J’ai épousé mon premier amour, atteinte d’une maladie incurable, pour exaucer son dernier vœu. À ses funérailles, un inconnu a dit : « Elle n’était pas prête à te dire pourquoi elle est vraiment revenue. Maintenant, elle n’a plus rien à craindre. »

À l’intérieur, une échographie.

Et la dernière lettre de Cara.

Elle écrivait qu’elle n’était pas revenue parce qu’elle attendait mon pardon.

Son diagnostic l’avait simplement forcée à prendre conscience à quel point la peur avait contrôlé sa vie.

Elle refusait de laisser la peur dicter sa dernière décision.

Elle est revenue parce que j’étais encore la seule personne avec qui elle pouvait imaginer passer le reste de sa vie.

« Cinq jours ne remplaceront jamais dix ans », a-t-elle écrit.

« C’étaient les seuls jours sincères qu’il me restait à lui offrir. »

Je tenais la lettre entre mes mains.

« J’aurais aimé qu’elle me fasse confiance. »

Mara répondit doucement.

« Elle aussi. »

PARTIE 3
Il m’a fallu trois semaines pour terminer les 127 lettres.

Certaines me faisaient tellement regretter Cara que j’en avais le souffle coupé.

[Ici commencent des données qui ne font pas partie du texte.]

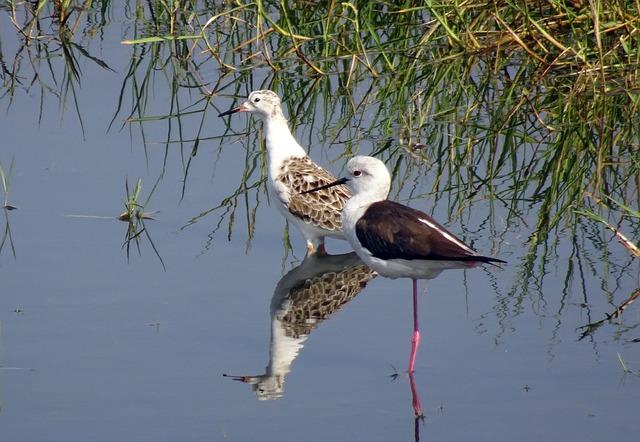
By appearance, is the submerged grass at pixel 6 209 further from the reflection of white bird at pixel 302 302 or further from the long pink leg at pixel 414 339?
the long pink leg at pixel 414 339

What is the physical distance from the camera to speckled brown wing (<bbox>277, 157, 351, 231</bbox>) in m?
8.60

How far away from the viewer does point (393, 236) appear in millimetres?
7016

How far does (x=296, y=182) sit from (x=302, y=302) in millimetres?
1555

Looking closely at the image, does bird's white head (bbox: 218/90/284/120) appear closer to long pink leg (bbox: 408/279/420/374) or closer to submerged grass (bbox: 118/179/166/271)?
submerged grass (bbox: 118/179/166/271)

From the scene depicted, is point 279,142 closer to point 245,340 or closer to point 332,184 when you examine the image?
point 332,184

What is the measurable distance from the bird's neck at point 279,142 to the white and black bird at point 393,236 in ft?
5.02

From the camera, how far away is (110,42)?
12.3m

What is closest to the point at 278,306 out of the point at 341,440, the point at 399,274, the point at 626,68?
the point at 399,274

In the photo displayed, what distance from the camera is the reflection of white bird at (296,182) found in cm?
860

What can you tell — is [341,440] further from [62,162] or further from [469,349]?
[62,162]

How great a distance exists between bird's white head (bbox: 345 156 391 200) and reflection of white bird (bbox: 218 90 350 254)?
1031 millimetres

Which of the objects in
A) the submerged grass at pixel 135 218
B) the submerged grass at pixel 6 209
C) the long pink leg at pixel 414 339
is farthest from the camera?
the submerged grass at pixel 135 218

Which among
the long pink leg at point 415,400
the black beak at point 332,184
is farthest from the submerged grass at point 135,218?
the long pink leg at point 415,400

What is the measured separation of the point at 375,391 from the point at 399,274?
1.07 metres
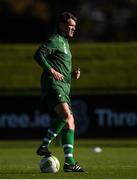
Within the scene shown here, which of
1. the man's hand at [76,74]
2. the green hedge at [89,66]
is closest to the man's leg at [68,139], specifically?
the man's hand at [76,74]

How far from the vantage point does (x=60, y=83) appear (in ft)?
40.5

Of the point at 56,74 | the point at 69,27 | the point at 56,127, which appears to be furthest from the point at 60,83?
the point at 69,27

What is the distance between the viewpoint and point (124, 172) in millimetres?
12109

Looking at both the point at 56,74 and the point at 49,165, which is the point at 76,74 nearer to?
the point at 56,74

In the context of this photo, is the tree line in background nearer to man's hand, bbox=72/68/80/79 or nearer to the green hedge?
the green hedge

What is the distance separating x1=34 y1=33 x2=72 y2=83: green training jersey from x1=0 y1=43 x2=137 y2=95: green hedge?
987 inches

D’autres me rendaient furieux.

Elle m’avait aimé.

Elle m’avait aussi blessé.

Aucune vérité n’effaçait l’autre.

Un après-midi, Mara demanda :

« La détestes-tu ? »

« Parfois. »

« Lui pardonnes-tu ? »

« Parfois. »

Mara hocha la tête.

« Une réponse plus simple serait sans doute un mensonge. »

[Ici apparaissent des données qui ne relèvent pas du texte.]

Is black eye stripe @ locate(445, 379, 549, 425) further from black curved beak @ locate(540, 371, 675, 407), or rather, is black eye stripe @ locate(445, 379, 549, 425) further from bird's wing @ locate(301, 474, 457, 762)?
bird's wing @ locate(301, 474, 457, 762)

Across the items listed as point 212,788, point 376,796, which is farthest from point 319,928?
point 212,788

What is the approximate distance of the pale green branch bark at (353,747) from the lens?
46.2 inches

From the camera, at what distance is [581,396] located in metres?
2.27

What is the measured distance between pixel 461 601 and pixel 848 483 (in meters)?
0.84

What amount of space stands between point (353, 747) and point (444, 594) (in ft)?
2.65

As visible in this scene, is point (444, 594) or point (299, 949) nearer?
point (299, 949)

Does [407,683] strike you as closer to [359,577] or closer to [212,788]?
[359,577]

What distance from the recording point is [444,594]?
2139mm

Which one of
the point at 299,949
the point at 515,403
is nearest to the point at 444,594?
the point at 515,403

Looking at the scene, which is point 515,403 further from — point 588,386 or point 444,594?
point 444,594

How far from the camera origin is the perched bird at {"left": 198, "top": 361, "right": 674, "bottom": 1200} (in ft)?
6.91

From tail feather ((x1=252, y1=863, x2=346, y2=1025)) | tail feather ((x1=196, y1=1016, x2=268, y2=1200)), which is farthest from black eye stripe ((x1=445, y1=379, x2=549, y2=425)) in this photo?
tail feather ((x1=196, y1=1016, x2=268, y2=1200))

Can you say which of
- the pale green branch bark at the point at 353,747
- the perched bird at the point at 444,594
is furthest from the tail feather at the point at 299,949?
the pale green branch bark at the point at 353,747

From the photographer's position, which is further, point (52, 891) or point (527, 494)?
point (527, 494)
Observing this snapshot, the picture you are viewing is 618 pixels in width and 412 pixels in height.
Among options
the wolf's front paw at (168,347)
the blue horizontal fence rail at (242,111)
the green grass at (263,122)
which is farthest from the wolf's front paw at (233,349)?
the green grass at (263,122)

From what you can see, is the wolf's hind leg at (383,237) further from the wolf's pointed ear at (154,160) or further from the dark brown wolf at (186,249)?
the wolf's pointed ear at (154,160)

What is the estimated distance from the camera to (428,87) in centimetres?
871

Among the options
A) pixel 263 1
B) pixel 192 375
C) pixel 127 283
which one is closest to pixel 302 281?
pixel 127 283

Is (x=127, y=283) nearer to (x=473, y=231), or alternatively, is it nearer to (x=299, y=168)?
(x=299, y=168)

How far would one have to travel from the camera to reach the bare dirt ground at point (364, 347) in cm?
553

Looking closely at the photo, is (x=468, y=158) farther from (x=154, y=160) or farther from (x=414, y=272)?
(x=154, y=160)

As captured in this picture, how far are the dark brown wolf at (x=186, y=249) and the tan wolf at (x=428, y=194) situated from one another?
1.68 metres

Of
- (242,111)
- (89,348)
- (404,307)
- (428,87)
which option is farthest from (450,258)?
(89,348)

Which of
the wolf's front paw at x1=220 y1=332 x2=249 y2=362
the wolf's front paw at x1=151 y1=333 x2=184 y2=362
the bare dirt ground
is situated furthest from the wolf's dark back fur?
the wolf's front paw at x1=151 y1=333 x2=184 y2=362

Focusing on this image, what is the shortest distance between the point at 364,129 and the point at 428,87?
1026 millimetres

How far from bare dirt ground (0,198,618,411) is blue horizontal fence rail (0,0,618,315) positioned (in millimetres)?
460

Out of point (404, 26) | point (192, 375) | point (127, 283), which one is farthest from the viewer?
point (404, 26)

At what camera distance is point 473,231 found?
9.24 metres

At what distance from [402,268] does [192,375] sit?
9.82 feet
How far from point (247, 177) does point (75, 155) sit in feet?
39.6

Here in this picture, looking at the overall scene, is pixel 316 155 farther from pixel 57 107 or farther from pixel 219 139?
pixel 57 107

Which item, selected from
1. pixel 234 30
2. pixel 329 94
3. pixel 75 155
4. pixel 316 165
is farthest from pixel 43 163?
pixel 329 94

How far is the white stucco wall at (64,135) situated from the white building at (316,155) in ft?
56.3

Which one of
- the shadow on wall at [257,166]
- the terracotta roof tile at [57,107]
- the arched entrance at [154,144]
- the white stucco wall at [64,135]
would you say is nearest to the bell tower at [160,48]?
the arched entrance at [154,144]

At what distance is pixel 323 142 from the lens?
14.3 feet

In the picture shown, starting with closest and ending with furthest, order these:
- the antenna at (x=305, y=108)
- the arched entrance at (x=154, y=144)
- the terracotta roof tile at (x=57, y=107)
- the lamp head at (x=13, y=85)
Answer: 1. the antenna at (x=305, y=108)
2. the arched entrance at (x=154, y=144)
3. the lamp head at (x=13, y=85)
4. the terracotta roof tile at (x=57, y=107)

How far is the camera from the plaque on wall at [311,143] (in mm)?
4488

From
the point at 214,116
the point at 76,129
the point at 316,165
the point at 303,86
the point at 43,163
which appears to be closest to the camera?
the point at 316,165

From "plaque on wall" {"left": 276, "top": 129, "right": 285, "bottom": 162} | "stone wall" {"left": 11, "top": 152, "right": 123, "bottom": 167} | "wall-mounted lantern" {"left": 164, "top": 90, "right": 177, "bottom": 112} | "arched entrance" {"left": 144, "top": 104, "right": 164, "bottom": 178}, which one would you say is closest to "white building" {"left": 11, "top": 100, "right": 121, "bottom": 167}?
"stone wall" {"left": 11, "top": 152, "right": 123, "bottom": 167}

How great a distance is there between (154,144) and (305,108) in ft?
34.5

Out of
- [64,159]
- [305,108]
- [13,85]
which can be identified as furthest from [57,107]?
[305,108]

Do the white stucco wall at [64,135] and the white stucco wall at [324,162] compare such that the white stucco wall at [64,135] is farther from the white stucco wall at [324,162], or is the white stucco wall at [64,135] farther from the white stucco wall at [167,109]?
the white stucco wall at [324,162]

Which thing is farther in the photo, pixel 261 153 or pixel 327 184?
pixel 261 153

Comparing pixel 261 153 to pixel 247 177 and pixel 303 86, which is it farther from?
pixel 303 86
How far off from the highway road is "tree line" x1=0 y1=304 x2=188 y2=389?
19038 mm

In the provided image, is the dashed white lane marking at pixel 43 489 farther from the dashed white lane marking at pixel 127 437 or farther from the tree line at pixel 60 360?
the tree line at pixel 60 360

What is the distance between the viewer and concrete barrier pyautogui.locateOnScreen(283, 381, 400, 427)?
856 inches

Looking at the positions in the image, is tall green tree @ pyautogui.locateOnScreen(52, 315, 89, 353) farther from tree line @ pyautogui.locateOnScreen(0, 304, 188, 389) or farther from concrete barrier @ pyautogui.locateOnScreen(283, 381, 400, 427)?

Finalement, j’ai recopié chaque lettre et les ai classées par ordre chronologique dans un livre privé.

Les lettres originales sont restées enfermées dans la malle de Cara.

J’ai écrit une phrase au début :

L’amour peut être réel et pourtant faire terriblement souffrir.

Puis j’ai contacté notre ancienne université.

J’ai fait en sorte qu’une copie des lettres soit conservée confidentiellement dans les archives, à accès restreint.

Non pas parce que je voulais que des inconnus lisent la souffrance de Cara.

Je voulais garder une trace de ce que la peur et le silence pouvaient coûter.

Puis j’ai créé autre chose.

Le Fonds Porte Ouverte.

Il offrait une aide d’urgence aux étudiants confrontés à une grossesse, une maladie grave, une urgence médicale ou des situations où ils se sentaient sans aucun recours.

Environ un an plus tard, une demande est arrivée d’une étudiante nommée Lena.

Elle était enceinte.

Sa famille avait menacé de l’abandonner si elle l’apprenait.

Vers le bas de son formulaire, elle avait écrit une phrase :

Je ne sais pas à qui je peux le dire sans risque.

Le comité a approuvé sa demande.

Quelques jours plus tard, j’ai retrouvé Lena près de la serre où Cara et moi avions passé tant de temps.

Elle était assise nerveusement sur un banc, faisant tourner un bracelet autour de son poignet.

« Est-ce que j’ai fait quelque chose de mal ?» a-t-elle demandé.

« Non.»

« Ai-je fait quelque chose de mal ?»

« Non.»

Je lui ai tendu les papiers d’approbation.

Elle les a lus et s’est couverte la bouche.

Je ne lui ai rien dit à propos de Cara.

Je ne lui ai rien dit à propos de la grossesse que Cara lui avait cachée.

Ni des 127 lettres.

Ni des dix années perdues parce qu’elle croyait devoir prendre seule toutes les décisions impossibles.

J’ai simplement prononcé les mots que j’aurais aimé entendre à Cara toutes ces années auparavant.

« Tu n’es pas obligée de tout décider toute seule.»

Lena m’a regardée.

Et à cet instant, j’ai enfin compris ce que je pouvais faire de ces années perdues avec Cara.

Je ne pouvais pas changer ses choix.

Je ne pouvais pas rattraper la décennie qui s’est écoulée entre nous.

Je ne pouvais pas nous offrir plus que ces cinq derniers jours.

Mais peut-être pouvais-je faire en sorte que quelqu’un d’autre sache qu’une porte était encore ouverte avant que la peur ne le fasse disparaître.

Le silence de Cara nous avait coûté dix ans.

Je ne pouvais pas revenir en arrière.

Mais peut-être que son histoire pourrait éviter à quelqu’un d’autre de subir le même sort.